Bruno Estrada
El sábado 14 de marzo salimos a aplaudir al personal de la sanidad pública que se estaba enfrentando a la peor pandemia que hemos vivido. Apenas habían pasado unas pocas horas desde que se aprobase la declaración del estado de alarma por parte del Gobierno del PSOE y Unidas Podemos.
Aunque el Real Decreto todavía no estaba publicado en el BOE, acababa de comenzar el periodo de confinamiento de toda la población española durante un plazo mínimo de dos semanas.
Ese aplauso, que se reprodujo en innumerables calles, plazas y avenidas de nuestros pueblos y ciudades, ponía de manifiesto la solidaridad con las médicas y enfermeros que se venían enfrentando desde hacía semanas, desde la primera trinchera, a la amenaza del Covid-19.

El aplauso de las 8 de la tarde es un grito amable que nos dice que la nuestra es una especie genéticamente cooperativa, cuya felicidad individual y colectiva depende en gran medida de no dejar a nadie atrás. De que para sentir plenamente nuestra libertad tenemos que hacerlo en comunidad
En el momento de escribir este texto hay 455 profesionales sanitarios contagiados por coronavirus, un 4% del total de enfermos. Sin su esfuerzo, compromiso y capacidad profesional será imposible vencer esta pandemia.
Pero ese aplauso era mucho más. Era la toma de conciencia individual y colectiva, al encontrarnos frente a las ventanas de nuestras vecinas y vecinos, del grave problema al que nos enfrentábamos todas.
Pero lo que me impresionó no fue el aplauso del sábado, sino el del día siguiente, y el del lunes, y el del martes, y el del miércoles.
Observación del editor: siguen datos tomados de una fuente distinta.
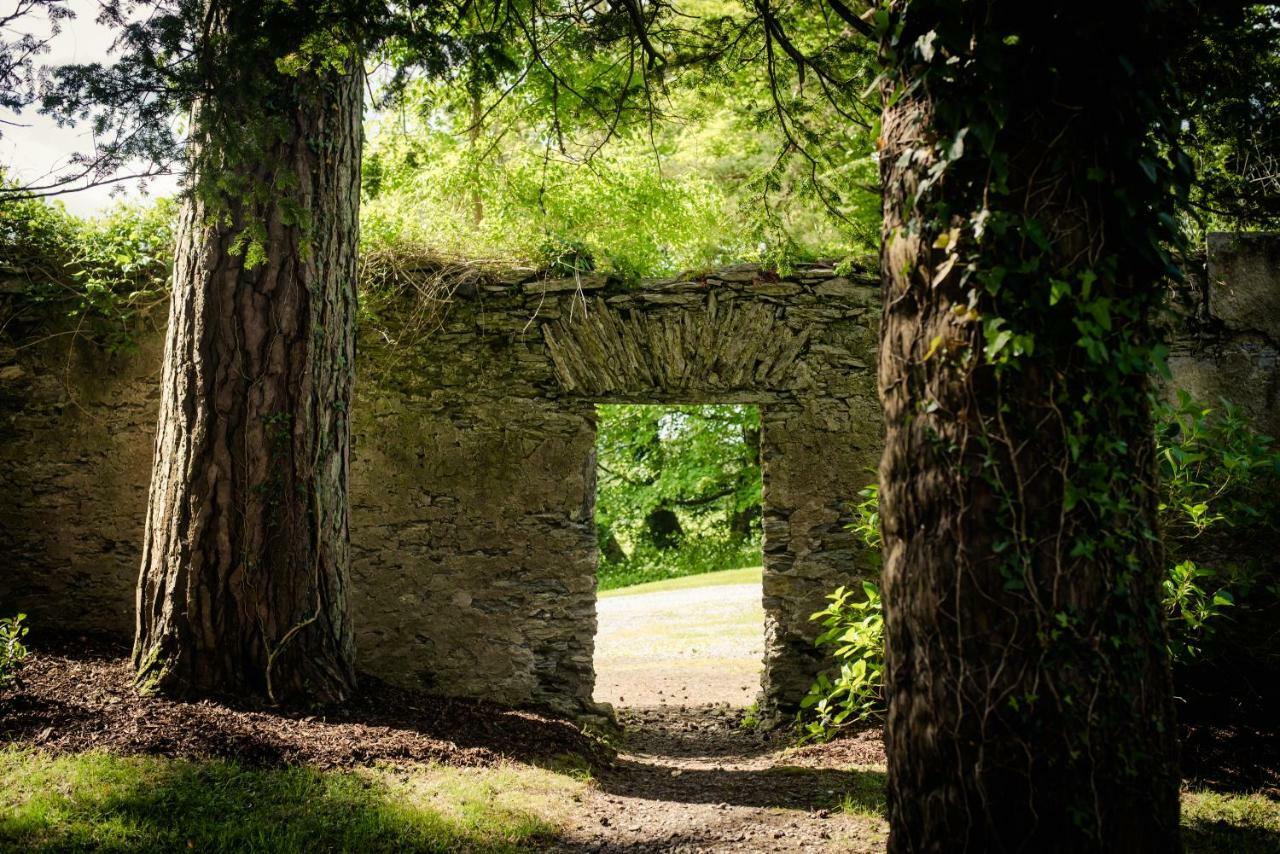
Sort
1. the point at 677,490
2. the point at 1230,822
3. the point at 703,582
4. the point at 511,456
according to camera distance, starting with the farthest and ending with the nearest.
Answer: the point at 677,490
the point at 703,582
the point at 511,456
the point at 1230,822


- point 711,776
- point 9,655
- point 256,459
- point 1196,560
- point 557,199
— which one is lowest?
point 711,776

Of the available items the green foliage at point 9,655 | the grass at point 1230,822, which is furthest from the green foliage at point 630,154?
the green foliage at point 9,655

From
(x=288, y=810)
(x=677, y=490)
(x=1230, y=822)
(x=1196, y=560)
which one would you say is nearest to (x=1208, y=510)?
(x=1196, y=560)

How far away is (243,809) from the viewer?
11.1 ft

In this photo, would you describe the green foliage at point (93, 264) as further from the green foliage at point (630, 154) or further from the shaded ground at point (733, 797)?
the shaded ground at point (733, 797)

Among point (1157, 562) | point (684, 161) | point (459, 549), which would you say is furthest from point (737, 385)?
point (684, 161)

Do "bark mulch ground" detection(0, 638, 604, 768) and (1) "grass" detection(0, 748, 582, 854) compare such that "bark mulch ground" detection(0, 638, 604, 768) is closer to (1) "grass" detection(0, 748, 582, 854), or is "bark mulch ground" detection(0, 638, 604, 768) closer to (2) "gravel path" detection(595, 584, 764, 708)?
(1) "grass" detection(0, 748, 582, 854)

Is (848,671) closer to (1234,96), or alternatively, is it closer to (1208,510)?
(1208,510)

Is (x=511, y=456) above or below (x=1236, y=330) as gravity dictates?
below

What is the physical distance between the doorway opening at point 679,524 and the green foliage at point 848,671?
4481mm

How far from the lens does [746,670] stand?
8836 millimetres

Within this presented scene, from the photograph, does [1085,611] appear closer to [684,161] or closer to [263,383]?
[263,383]

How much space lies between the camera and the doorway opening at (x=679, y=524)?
38.0ft

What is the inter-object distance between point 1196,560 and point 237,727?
18.6 feet
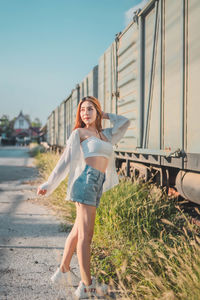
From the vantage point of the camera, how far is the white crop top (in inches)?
100

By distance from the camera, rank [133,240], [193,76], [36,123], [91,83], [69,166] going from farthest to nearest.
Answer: [36,123] → [91,83] → [193,76] → [133,240] → [69,166]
Ya llevamos cinco días confinados en nuestras casas, y el aplauso diario se ha convertido en un rito que nos hace sentir que somos parte de una misma comunidad.
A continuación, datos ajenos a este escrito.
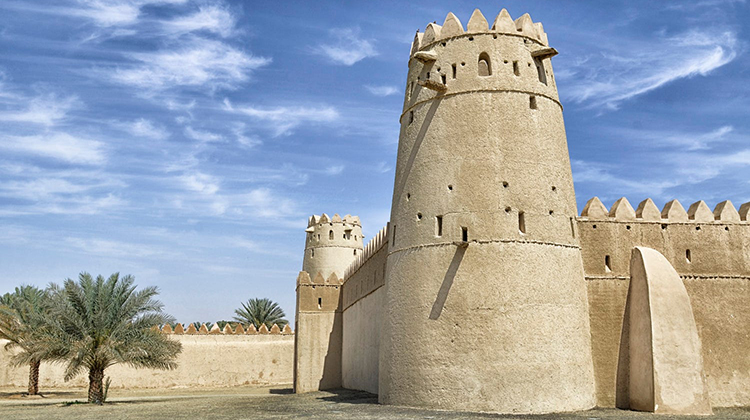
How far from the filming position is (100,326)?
58.2ft

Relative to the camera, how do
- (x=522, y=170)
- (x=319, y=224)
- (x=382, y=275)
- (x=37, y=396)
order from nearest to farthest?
1. (x=522, y=170)
2. (x=382, y=275)
3. (x=37, y=396)
4. (x=319, y=224)

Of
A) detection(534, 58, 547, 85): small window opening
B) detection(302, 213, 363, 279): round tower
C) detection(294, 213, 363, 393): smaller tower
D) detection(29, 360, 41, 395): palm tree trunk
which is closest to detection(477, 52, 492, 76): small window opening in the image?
detection(534, 58, 547, 85): small window opening

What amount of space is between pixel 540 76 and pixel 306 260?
2092 centimetres

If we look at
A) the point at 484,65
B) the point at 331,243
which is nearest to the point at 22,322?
the point at 331,243

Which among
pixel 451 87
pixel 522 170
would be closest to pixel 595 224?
pixel 522 170

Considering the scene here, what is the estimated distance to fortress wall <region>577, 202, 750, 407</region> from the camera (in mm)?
14281

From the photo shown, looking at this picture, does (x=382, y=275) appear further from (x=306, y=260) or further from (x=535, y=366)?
(x=306, y=260)

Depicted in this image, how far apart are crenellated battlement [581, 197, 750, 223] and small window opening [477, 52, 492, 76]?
12.8 ft

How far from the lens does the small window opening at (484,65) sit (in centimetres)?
1454

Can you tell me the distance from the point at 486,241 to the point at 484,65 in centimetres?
419

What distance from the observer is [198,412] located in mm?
14367

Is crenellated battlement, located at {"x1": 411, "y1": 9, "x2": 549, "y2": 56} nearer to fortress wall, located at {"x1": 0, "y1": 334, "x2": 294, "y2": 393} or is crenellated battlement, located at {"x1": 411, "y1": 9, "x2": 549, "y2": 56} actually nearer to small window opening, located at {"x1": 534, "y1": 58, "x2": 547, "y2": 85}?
small window opening, located at {"x1": 534, "y1": 58, "x2": 547, "y2": 85}

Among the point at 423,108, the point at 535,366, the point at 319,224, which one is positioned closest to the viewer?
the point at 535,366

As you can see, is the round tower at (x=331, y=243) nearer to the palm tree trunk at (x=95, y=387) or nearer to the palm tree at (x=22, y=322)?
the palm tree at (x=22, y=322)
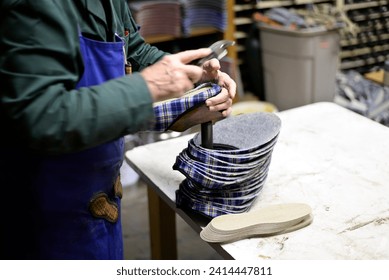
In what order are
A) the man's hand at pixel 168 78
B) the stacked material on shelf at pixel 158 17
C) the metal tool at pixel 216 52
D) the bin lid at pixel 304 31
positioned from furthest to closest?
the bin lid at pixel 304 31, the stacked material on shelf at pixel 158 17, the metal tool at pixel 216 52, the man's hand at pixel 168 78

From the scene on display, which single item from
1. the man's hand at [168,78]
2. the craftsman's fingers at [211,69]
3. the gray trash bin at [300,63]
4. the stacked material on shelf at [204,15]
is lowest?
the gray trash bin at [300,63]

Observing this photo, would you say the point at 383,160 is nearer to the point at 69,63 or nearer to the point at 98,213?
the point at 98,213

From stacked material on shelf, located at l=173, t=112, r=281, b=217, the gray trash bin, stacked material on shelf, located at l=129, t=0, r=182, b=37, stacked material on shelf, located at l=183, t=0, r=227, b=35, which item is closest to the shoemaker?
stacked material on shelf, located at l=173, t=112, r=281, b=217

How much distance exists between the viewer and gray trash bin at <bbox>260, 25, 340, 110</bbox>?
3504 millimetres

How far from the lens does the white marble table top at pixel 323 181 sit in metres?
1.20

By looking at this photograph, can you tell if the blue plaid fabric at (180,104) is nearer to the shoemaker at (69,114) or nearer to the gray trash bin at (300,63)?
the shoemaker at (69,114)

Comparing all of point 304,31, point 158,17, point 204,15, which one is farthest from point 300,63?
point 158,17

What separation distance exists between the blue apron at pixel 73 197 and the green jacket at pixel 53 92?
73 millimetres

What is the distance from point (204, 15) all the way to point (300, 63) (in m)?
0.72

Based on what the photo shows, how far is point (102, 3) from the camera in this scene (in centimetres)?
111

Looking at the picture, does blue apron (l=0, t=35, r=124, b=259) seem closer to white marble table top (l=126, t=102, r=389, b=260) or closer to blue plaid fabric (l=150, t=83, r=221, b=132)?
blue plaid fabric (l=150, t=83, r=221, b=132)

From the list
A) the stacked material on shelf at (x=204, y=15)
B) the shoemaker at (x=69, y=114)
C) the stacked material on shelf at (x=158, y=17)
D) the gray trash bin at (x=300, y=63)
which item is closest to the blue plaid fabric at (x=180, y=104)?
the shoemaker at (x=69, y=114)

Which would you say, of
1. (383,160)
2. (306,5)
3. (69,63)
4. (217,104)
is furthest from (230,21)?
(69,63)

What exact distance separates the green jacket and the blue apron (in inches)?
2.9
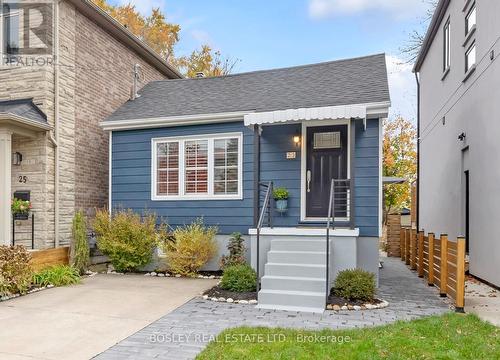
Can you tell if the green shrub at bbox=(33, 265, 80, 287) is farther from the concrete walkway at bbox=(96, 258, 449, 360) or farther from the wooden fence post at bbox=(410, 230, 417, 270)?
the wooden fence post at bbox=(410, 230, 417, 270)

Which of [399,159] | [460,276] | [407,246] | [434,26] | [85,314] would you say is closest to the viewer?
[85,314]

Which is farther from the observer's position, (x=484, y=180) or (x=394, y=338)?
(x=484, y=180)

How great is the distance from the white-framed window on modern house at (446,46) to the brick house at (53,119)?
9407 mm

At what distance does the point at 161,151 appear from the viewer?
912cm

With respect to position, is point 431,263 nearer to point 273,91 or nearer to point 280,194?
point 280,194

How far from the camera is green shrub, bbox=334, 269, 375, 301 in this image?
19.4ft

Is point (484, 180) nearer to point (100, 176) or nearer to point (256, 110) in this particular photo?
point (256, 110)

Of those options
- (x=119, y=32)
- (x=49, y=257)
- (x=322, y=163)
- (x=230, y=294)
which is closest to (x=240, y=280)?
(x=230, y=294)

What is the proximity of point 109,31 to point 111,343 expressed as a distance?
8778mm

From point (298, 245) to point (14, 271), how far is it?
4935 mm

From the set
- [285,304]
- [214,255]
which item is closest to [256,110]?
[214,255]

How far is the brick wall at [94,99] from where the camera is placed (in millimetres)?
9195

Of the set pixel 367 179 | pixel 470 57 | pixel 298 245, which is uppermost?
pixel 470 57

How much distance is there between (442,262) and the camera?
21.3ft
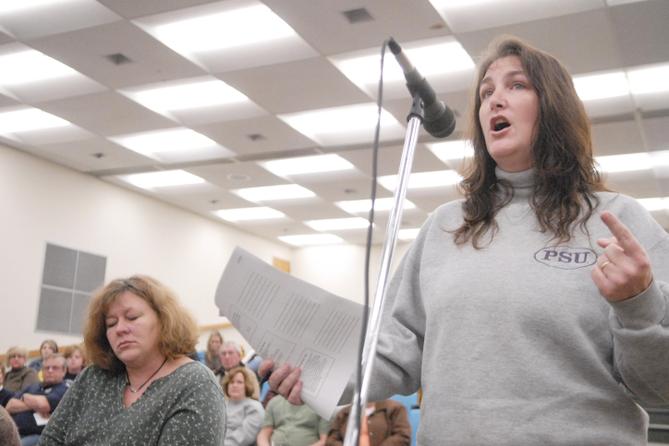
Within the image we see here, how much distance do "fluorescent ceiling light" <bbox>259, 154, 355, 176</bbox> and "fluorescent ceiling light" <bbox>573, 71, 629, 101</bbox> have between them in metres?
2.80

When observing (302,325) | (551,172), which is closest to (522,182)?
(551,172)

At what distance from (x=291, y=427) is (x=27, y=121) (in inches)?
187

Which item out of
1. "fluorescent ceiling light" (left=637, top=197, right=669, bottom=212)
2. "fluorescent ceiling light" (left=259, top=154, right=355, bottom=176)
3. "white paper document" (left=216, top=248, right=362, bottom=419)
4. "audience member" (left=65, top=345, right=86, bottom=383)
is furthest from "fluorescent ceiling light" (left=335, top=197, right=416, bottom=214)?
"white paper document" (left=216, top=248, right=362, bottom=419)

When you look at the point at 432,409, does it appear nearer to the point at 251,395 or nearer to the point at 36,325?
the point at 251,395

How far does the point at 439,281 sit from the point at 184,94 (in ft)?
18.6

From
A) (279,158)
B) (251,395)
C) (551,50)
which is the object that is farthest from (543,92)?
(279,158)

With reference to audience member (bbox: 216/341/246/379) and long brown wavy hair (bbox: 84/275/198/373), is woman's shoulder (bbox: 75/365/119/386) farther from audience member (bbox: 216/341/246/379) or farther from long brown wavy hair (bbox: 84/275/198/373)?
audience member (bbox: 216/341/246/379)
Después de cinco días de aislamiento en casa, tan sólo con esporádicas salidas para comprar comida, sin poder ver a otros seres queridos, a los amigos, sin saludar a las vecinas y vecinos con los que habitualmente apenas intercambiábamos frases de cortesía. Tan sólo ocasionales salidas a la calle, siempre de uno en uno, sin formar “grupos de dos”.
Ese aplauso reiterado, alegre, vital, es la demostración más palpable de la falsedad de las palabras enunciadas por Margaret Thatcher hace más de treinta años, el 31 de octubre de 1987, en la entrevista que le realizó la revista Women´s Own: “No existe como tal la sociedad. Hay hombres y mujeres individuales y hay familias”.
El neoliberalismo ha querido negar la sociedad. Negar que como mujeres y hombres nos necesitamos y necesitamos de quienes nos rodean. Negar las posibilidades de construirnos como sujetos sociales, como parte de una colectividad con la que compartimos, con la que sufrimos, con la que vivimos, reímos y lloramos.
Por eso el reiterado aplauso de las 8 de la tarde evidencia lo ‘ahumano’ que es el neoliberalismo.
Es evidente que inicialmente este aplauso surgió como una muestra de solidaridad con quienes protegen nuestra vida a riesgo de la suya. También como una reivindicación política sobre la capacidad de la sanidad pública para protegernos en el momento de mayor debilidad, cuando tememos por nuestra vida. Incluso algunas y algunos aplaudieron con fuerza para reivindicar un Estado del Bienestar que había sido jibarizado y esquilmado por la derecha en nuestro país después de la Gran Recesión, fruto de la crisis financiera de 2007-2008.
Pero la obcecada reiteración del aplauso de las 8 de la tarde es mucho más que eso. Es un grito amable que nos dice que la nuestra es una especie genéticamente cooperativa, cuya felicidad individual y colectiva depende en gran medida de no dejar a nadie atrás. De que para sentir plenamente nuestra libertad tenemos que hacerlo en comunidad. Que la libertad de alta sociabilidad, esto es, aceptar que somos libres hasta para establecernos límites colectivos, es lo que nos define en las complejas sociedades del siglo XXI.